I stopped short--what was I doing?  I didn't want to
lose Sarah  for anything.  And I remembered what sort of change
I'd found for myself  last time I mumbled that spell.

 But it was too late--a change was coming.

 I just didn't know it yet.

* * *

Sarah

 I felt a chill run through me on the way back to the
hotel.  Not  necessarily a bad feeling, but a feeling, saying
clearly that Something  was going to happen.

The car ride was uneventful, otherwise (although I
noted, to my  displeasure, that you can actually _taste_ Los
Angeles' air.  It doesn't  taste good.)  I was just happy to
arrive back at the Saga Inn.

 I approached the drawer surreptitiously, not wanting
Susi or  Karen to notice, and checked on Scott.  He was all
right--he waved  hi--but he seemed lost in thought.  I grabbed
him--gently--and carried  him into the bathroom.

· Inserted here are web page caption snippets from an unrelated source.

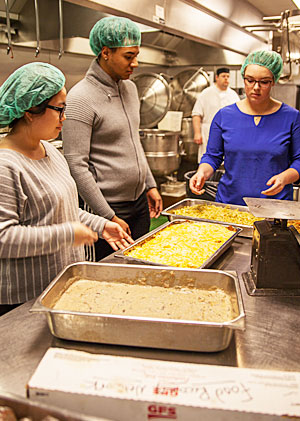 Food for Fox founders Shang Li (l.), Macolm Lunn-Craft (c.) and Rachel Gregory (r.) are using surplus food from Lawrence to help feed others in the community.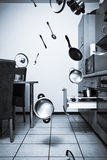 Poltergeist. Utensils, pots and saucepans flying around in a kitchen stock images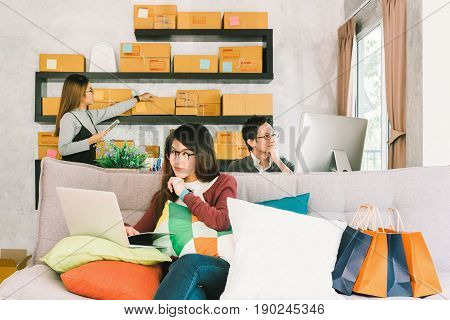 Group of young Asian people working on small business startup at home office online marketing shopping and packaging delivery or freelance teamwork concept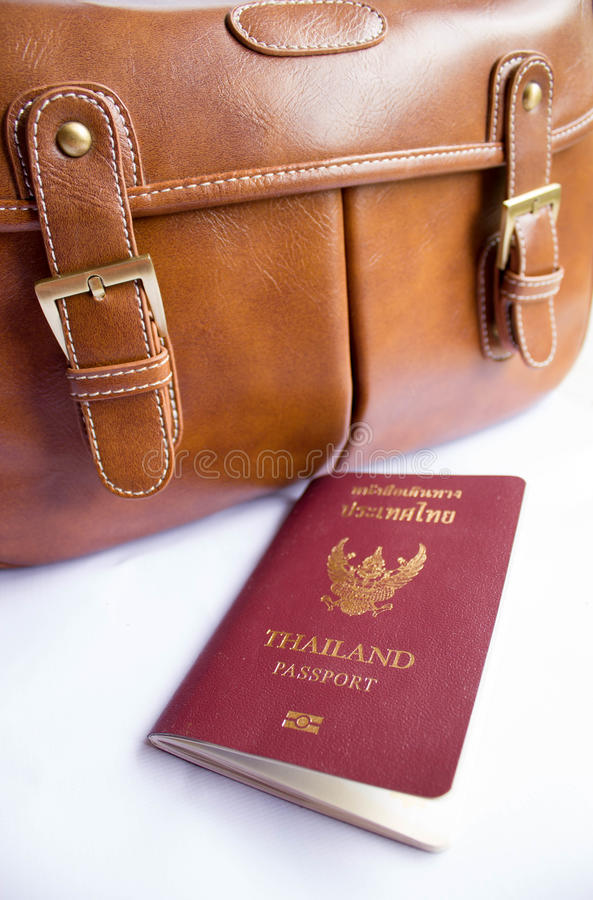 Passport with bag. Thailand passport with vintage bag stock photography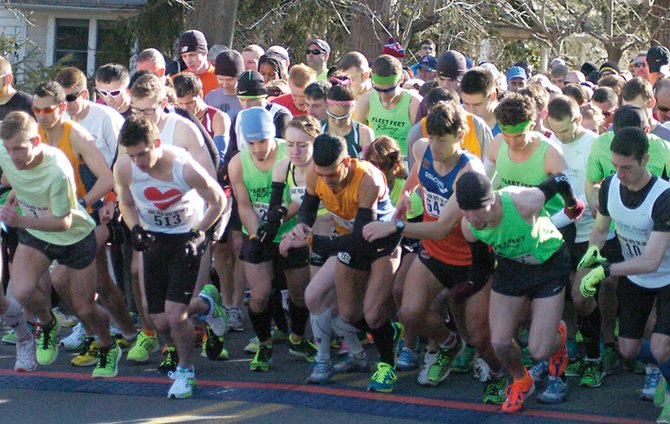 Runners take off from the starting line at the 2014 Delmar Dash Sunday, April 6.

 "Hey," I whispered, "did you miss me?"

 "Of course I did!  I _always_ miss you."  Scott
seemed a little  upset.  Damn it, I should have taken him to
dinner.

 "I'm sorry, I just, I didn't--"

 "No, that's okay, don't worry about it.  It's the
cross I have to  bear, right?  Don't have any choice in the
matter, for better or worse,  I'm one inch tall, right?  I'm...."

 He stopped there.

* * *

Scott

 For an inch-tall guy, I'm a big idiot.

 Here I was, rambling on.  Why?  Because I was bored.
 Bored!  So  what do I do?  Make Sarah feel bad.  Good plan
Scott!

 I'm a _really_ big idiot.

 I could see she was starting to tear up, and I
didn't want that.   She didn't deserve that.  So I quit, sighed,
and apologized.

 "I'm sorry, I just...it's frustrating, y'know?
Sometimes, I'd  like to hold you in my arms, and I...well,
that's not going to happen,  and I'm just going to have to live
with that."

 She was crying, now.  "SCOTT, DON'T SAY THAT.  YOU
KNOW WE CAN  ALWAYS RESEARCH THIS--I SAID I'D TAKE YOU DOWN TO
MAGUS BOOKS, WE COULD  ORDER ANOTHER COPY OF THE MAGIC BOOK YOU
WERE READING BEFORE, AND--"

 "No, no, that's okay.  I'm not sure I want to be
normal sized,  either.  I'm not sure of much these days.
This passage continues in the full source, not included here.